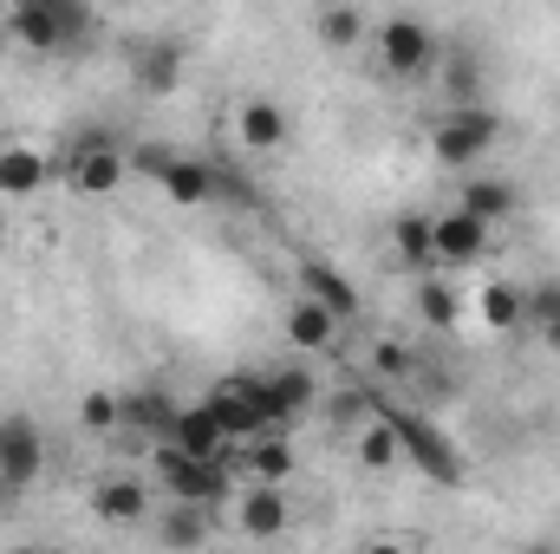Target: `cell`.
Here are the masks:
<instances>
[{
  "label": "cell",
  "mask_w": 560,
  "mask_h": 554,
  "mask_svg": "<svg viewBox=\"0 0 560 554\" xmlns=\"http://www.w3.org/2000/svg\"><path fill=\"white\" fill-rule=\"evenodd\" d=\"M131 170H143L176 209H202V203L222 189V170H215V163H202V157H189V150H163V143H143L138 157H131Z\"/></svg>",
  "instance_id": "cell-1"
},
{
  "label": "cell",
  "mask_w": 560,
  "mask_h": 554,
  "mask_svg": "<svg viewBox=\"0 0 560 554\" xmlns=\"http://www.w3.org/2000/svg\"><path fill=\"white\" fill-rule=\"evenodd\" d=\"M372 53H378V72H392V79H423V72H436V59H443L436 33L423 26L418 13H385V20L372 26Z\"/></svg>",
  "instance_id": "cell-2"
},
{
  "label": "cell",
  "mask_w": 560,
  "mask_h": 554,
  "mask_svg": "<svg viewBox=\"0 0 560 554\" xmlns=\"http://www.w3.org/2000/svg\"><path fill=\"white\" fill-rule=\"evenodd\" d=\"M495 143H502V118H495L489 105H456L450 118H436L430 157H436L443 170H476Z\"/></svg>",
  "instance_id": "cell-3"
},
{
  "label": "cell",
  "mask_w": 560,
  "mask_h": 554,
  "mask_svg": "<svg viewBox=\"0 0 560 554\" xmlns=\"http://www.w3.org/2000/svg\"><path fill=\"white\" fill-rule=\"evenodd\" d=\"M156 483L170 503H222L229 496V457H189V450H170L156 443Z\"/></svg>",
  "instance_id": "cell-4"
},
{
  "label": "cell",
  "mask_w": 560,
  "mask_h": 554,
  "mask_svg": "<svg viewBox=\"0 0 560 554\" xmlns=\"http://www.w3.org/2000/svg\"><path fill=\"white\" fill-rule=\"evenodd\" d=\"M39 476H46V430L26 412H7L0 417V503L26 496Z\"/></svg>",
  "instance_id": "cell-5"
},
{
  "label": "cell",
  "mask_w": 560,
  "mask_h": 554,
  "mask_svg": "<svg viewBox=\"0 0 560 554\" xmlns=\"http://www.w3.org/2000/svg\"><path fill=\"white\" fill-rule=\"evenodd\" d=\"M125 176H131V157L105 138V131H85V138L72 143V157H66V183H72V196H85V203L125 189Z\"/></svg>",
  "instance_id": "cell-6"
},
{
  "label": "cell",
  "mask_w": 560,
  "mask_h": 554,
  "mask_svg": "<svg viewBox=\"0 0 560 554\" xmlns=\"http://www.w3.org/2000/svg\"><path fill=\"white\" fill-rule=\"evenodd\" d=\"M392 424H398V443H405V463H418L430 483H443V489H456L463 483V457H456V443L430 424V417H411L392 405Z\"/></svg>",
  "instance_id": "cell-7"
},
{
  "label": "cell",
  "mask_w": 560,
  "mask_h": 554,
  "mask_svg": "<svg viewBox=\"0 0 560 554\" xmlns=\"http://www.w3.org/2000/svg\"><path fill=\"white\" fill-rule=\"evenodd\" d=\"M202 405L215 412V424L229 430V443H248V437H261L268 430V405H261V379H215L209 392H202Z\"/></svg>",
  "instance_id": "cell-8"
},
{
  "label": "cell",
  "mask_w": 560,
  "mask_h": 554,
  "mask_svg": "<svg viewBox=\"0 0 560 554\" xmlns=\"http://www.w3.org/2000/svg\"><path fill=\"white\" fill-rule=\"evenodd\" d=\"M489 242H495V229H489L482 216H469L463 203L430 216V249H436V268H469V262H482V255H489Z\"/></svg>",
  "instance_id": "cell-9"
},
{
  "label": "cell",
  "mask_w": 560,
  "mask_h": 554,
  "mask_svg": "<svg viewBox=\"0 0 560 554\" xmlns=\"http://www.w3.org/2000/svg\"><path fill=\"white\" fill-rule=\"evenodd\" d=\"M229 503H235V529H242L248 542H280L287 522H293V509H287V483H248V489L229 496Z\"/></svg>",
  "instance_id": "cell-10"
},
{
  "label": "cell",
  "mask_w": 560,
  "mask_h": 554,
  "mask_svg": "<svg viewBox=\"0 0 560 554\" xmlns=\"http://www.w3.org/2000/svg\"><path fill=\"white\" fill-rule=\"evenodd\" d=\"M0 33H7L20 53H66V46H72L66 26H59V13H52V0H13V7L0 13Z\"/></svg>",
  "instance_id": "cell-11"
},
{
  "label": "cell",
  "mask_w": 560,
  "mask_h": 554,
  "mask_svg": "<svg viewBox=\"0 0 560 554\" xmlns=\"http://www.w3.org/2000/svg\"><path fill=\"white\" fill-rule=\"evenodd\" d=\"M287 138H293V118L280 99H242L235 105V143L248 157H275V150H287Z\"/></svg>",
  "instance_id": "cell-12"
},
{
  "label": "cell",
  "mask_w": 560,
  "mask_h": 554,
  "mask_svg": "<svg viewBox=\"0 0 560 554\" xmlns=\"http://www.w3.org/2000/svg\"><path fill=\"white\" fill-rule=\"evenodd\" d=\"M183 72H189V53L176 39H143L138 53H131V85H138L143 99H170L183 85Z\"/></svg>",
  "instance_id": "cell-13"
},
{
  "label": "cell",
  "mask_w": 560,
  "mask_h": 554,
  "mask_svg": "<svg viewBox=\"0 0 560 554\" xmlns=\"http://www.w3.org/2000/svg\"><path fill=\"white\" fill-rule=\"evenodd\" d=\"M156 443H170V450H189V457H229L235 443H229V430L215 424V412L196 399V405H183V412H170L163 424V437Z\"/></svg>",
  "instance_id": "cell-14"
},
{
  "label": "cell",
  "mask_w": 560,
  "mask_h": 554,
  "mask_svg": "<svg viewBox=\"0 0 560 554\" xmlns=\"http://www.w3.org/2000/svg\"><path fill=\"white\" fill-rule=\"evenodd\" d=\"M46 183H52V157L46 150H33V143H20V138H0V196L7 203H26Z\"/></svg>",
  "instance_id": "cell-15"
},
{
  "label": "cell",
  "mask_w": 560,
  "mask_h": 554,
  "mask_svg": "<svg viewBox=\"0 0 560 554\" xmlns=\"http://www.w3.org/2000/svg\"><path fill=\"white\" fill-rule=\"evenodd\" d=\"M280 333H287V346H300V353H326V346L339 339V313L319 307L313 293H293L287 313H280Z\"/></svg>",
  "instance_id": "cell-16"
},
{
  "label": "cell",
  "mask_w": 560,
  "mask_h": 554,
  "mask_svg": "<svg viewBox=\"0 0 560 554\" xmlns=\"http://www.w3.org/2000/svg\"><path fill=\"white\" fill-rule=\"evenodd\" d=\"M313 399H319V385H313V372H300V366H280L261 379V405H268V430H287L300 412H313Z\"/></svg>",
  "instance_id": "cell-17"
},
{
  "label": "cell",
  "mask_w": 560,
  "mask_h": 554,
  "mask_svg": "<svg viewBox=\"0 0 560 554\" xmlns=\"http://www.w3.org/2000/svg\"><path fill=\"white\" fill-rule=\"evenodd\" d=\"M150 483L143 476H105V483H92V516L98 522H118V529H131V522H143L150 516Z\"/></svg>",
  "instance_id": "cell-18"
},
{
  "label": "cell",
  "mask_w": 560,
  "mask_h": 554,
  "mask_svg": "<svg viewBox=\"0 0 560 554\" xmlns=\"http://www.w3.org/2000/svg\"><path fill=\"white\" fill-rule=\"evenodd\" d=\"M352 457H359V470H398V463H405V443H398L392 405H372V417H365L359 437H352Z\"/></svg>",
  "instance_id": "cell-19"
},
{
  "label": "cell",
  "mask_w": 560,
  "mask_h": 554,
  "mask_svg": "<svg viewBox=\"0 0 560 554\" xmlns=\"http://www.w3.org/2000/svg\"><path fill=\"white\" fill-rule=\"evenodd\" d=\"M522 300H528V287H515V280H482V287H476V320H482V333H495V339L522 333Z\"/></svg>",
  "instance_id": "cell-20"
},
{
  "label": "cell",
  "mask_w": 560,
  "mask_h": 554,
  "mask_svg": "<svg viewBox=\"0 0 560 554\" xmlns=\"http://www.w3.org/2000/svg\"><path fill=\"white\" fill-rule=\"evenodd\" d=\"M300 293H313L319 307H332L339 326L359 320V287H352V275H339L332 262H300Z\"/></svg>",
  "instance_id": "cell-21"
},
{
  "label": "cell",
  "mask_w": 560,
  "mask_h": 554,
  "mask_svg": "<svg viewBox=\"0 0 560 554\" xmlns=\"http://www.w3.org/2000/svg\"><path fill=\"white\" fill-rule=\"evenodd\" d=\"M456 203H463L469 216H482L489 229H502V222L515 216V183H509V176H469V183L456 189Z\"/></svg>",
  "instance_id": "cell-22"
},
{
  "label": "cell",
  "mask_w": 560,
  "mask_h": 554,
  "mask_svg": "<svg viewBox=\"0 0 560 554\" xmlns=\"http://www.w3.org/2000/svg\"><path fill=\"white\" fill-rule=\"evenodd\" d=\"M365 39H372V20H365L352 0H332V7L319 13V46H326V53H359Z\"/></svg>",
  "instance_id": "cell-23"
},
{
  "label": "cell",
  "mask_w": 560,
  "mask_h": 554,
  "mask_svg": "<svg viewBox=\"0 0 560 554\" xmlns=\"http://www.w3.org/2000/svg\"><path fill=\"white\" fill-rule=\"evenodd\" d=\"M293 443H287V430H261V437H248V476L255 483H287L293 476Z\"/></svg>",
  "instance_id": "cell-24"
},
{
  "label": "cell",
  "mask_w": 560,
  "mask_h": 554,
  "mask_svg": "<svg viewBox=\"0 0 560 554\" xmlns=\"http://www.w3.org/2000/svg\"><path fill=\"white\" fill-rule=\"evenodd\" d=\"M522 326H528L548 353H560V280L528 287V300H522Z\"/></svg>",
  "instance_id": "cell-25"
},
{
  "label": "cell",
  "mask_w": 560,
  "mask_h": 554,
  "mask_svg": "<svg viewBox=\"0 0 560 554\" xmlns=\"http://www.w3.org/2000/svg\"><path fill=\"white\" fill-rule=\"evenodd\" d=\"M156 535L170 549H202L209 542V503H170V516L156 522Z\"/></svg>",
  "instance_id": "cell-26"
},
{
  "label": "cell",
  "mask_w": 560,
  "mask_h": 554,
  "mask_svg": "<svg viewBox=\"0 0 560 554\" xmlns=\"http://www.w3.org/2000/svg\"><path fill=\"white\" fill-rule=\"evenodd\" d=\"M418 320H423V326H436V333H450V326L463 320V293H456L450 280L430 275V280L418 287Z\"/></svg>",
  "instance_id": "cell-27"
},
{
  "label": "cell",
  "mask_w": 560,
  "mask_h": 554,
  "mask_svg": "<svg viewBox=\"0 0 560 554\" xmlns=\"http://www.w3.org/2000/svg\"><path fill=\"white\" fill-rule=\"evenodd\" d=\"M392 249L405 268H436V249H430V216H398L392 222Z\"/></svg>",
  "instance_id": "cell-28"
},
{
  "label": "cell",
  "mask_w": 560,
  "mask_h": 554,
  "mask_svg": "<svg viewBox=\"0 0 560 554\" xmlns=\"http://www.w3.org/2000/svg\"><path fill=\"white\" fill-rule=\"evenodd\" d=\"M79 424L85 430H125V399L118 392H85L79 399Z\"/></svg>",
  "instance_id": "cell-29"
},
{
  "label": "cell",
  "mask_w": 560,
  "mask_h": 554,
  "mask_svg": "<svg viewBox=\"0 0 560 554\" xmlns=\"http://www.w3.org/2000/svg\"><path fill=\"white\" fill-rule=\"evenodd\" d=\"M52 13H59V26H66L72 46H85L92 26H98V20H92V0H52Z\"/></svg>",
  "instance_id": "cell-30"
},
{
  "label": "cell",
  "mask_w": 560,
  "mask_h": 554,
  "mask_svg": "<svg viewBox=\"0 0 560 554\" xmlns=\"http://www.w3.org/2000/svg\"><path fill=\"white\" fill-rule=\"evenodd\" d=\"M372 372H378V379H405V372H411V346H398V339H385V346L372 353Z\"/></svg>",
  "instance_id": "cell-31"
},
{
  "label": "cell",
  "mask_w": 560,
  "mask_h": 554,
  "mask_svg": "<svg viewBox=\"0 0 560 554\" xmlns=\"http://www.w3.org/2000/svg\"><path fill=\"white\" fill-rule=\"evenodd\" d=\"M443 79H450V85H443V92H450V99H463V105H469V92H476V66H469V59H450V72H443Z\"/></svg>",
  "instance_id": "cell-32"
},
{
  "label": "cell",
  "mask_w": 560,
  "mask_h": 554,
  "mask_svg": "<svg viewBox=\"0 0 560 554\" xmlns=\"http://www.w3.org/2000/svg\"><path fill=\"white\" fill-rule=\"evenodd\" d=\"M0 242H7V216H0Z\"/></svg>",
  "instance_id": "cell-33"
},
{
  "label": "cell",
  "mask_w": 560,
  "mask_h": 554,
  "mask_svg": "<svg viewBox=\"0 0 560 554\" xmlns=\"http://www.w3.org/2000/svg\"><path fill=\"white\" fill-rule=\"evenodd\" d=\"M118 7H131V0H118Z\"/></svg>",
  "instance_id": "cell-34"
}]
</instances>
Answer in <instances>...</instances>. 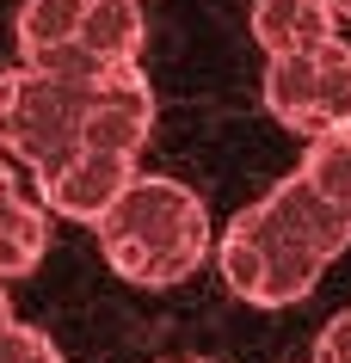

================

• Exercise goal: Edit the entries from the beginning through the line that contains "53H378V72H392V79H423V72H436V59H443L436 33L423 26L418" so that "label" becomes "category", leaving everything else as it stands. Give back only those lines and omit the pictures.

• Exercise output:
Target: `cell`.
Here are the masks:
<instances>
[{
  "category": "cell",
  "mask_w": 560,
  "mask_h": 554,
  "mask_svg": "<svg viewBox=\"0 0 560 554\" xmlns=\"http://www.w3.org/2000/svg\"><path fill=\"white\" fill-rule=\"evenodd\" d=\"M131 170H143L176 209H202V203L222 189V170H215V163H202V157H189V150H163V143H143L138 157H131Z\"/></svg>",
  "instance_id": "cell-1"
},
{
  "category": "cell",
  "mask_w": 560,
  "mask_h": 554,
  "mask_svg": "<svg viewBox=\"0 0 560 554\" xmlns=\"http://www.w3.org/2000/svg\"><path fill=\"white\" fill-rule=\"evenodd\" d=\"M372 53H378V72H392V79H423V72H436V59H443L436 33L423 26L418 13H385V20L372 26Z\"/></svg>",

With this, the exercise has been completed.